§ **Exercise prompt**
Reproduce the following lines verbatim, without altering any character.

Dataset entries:
• • • • •

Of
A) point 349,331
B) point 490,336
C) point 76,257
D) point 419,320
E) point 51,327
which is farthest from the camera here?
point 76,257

• • • • •

§ **Task result**
Of
A) point 349,331
B) point 490,336
C) point 76,257
D) point 419,320
E) point 51,327
which is farthest from the camera here?
point 76,257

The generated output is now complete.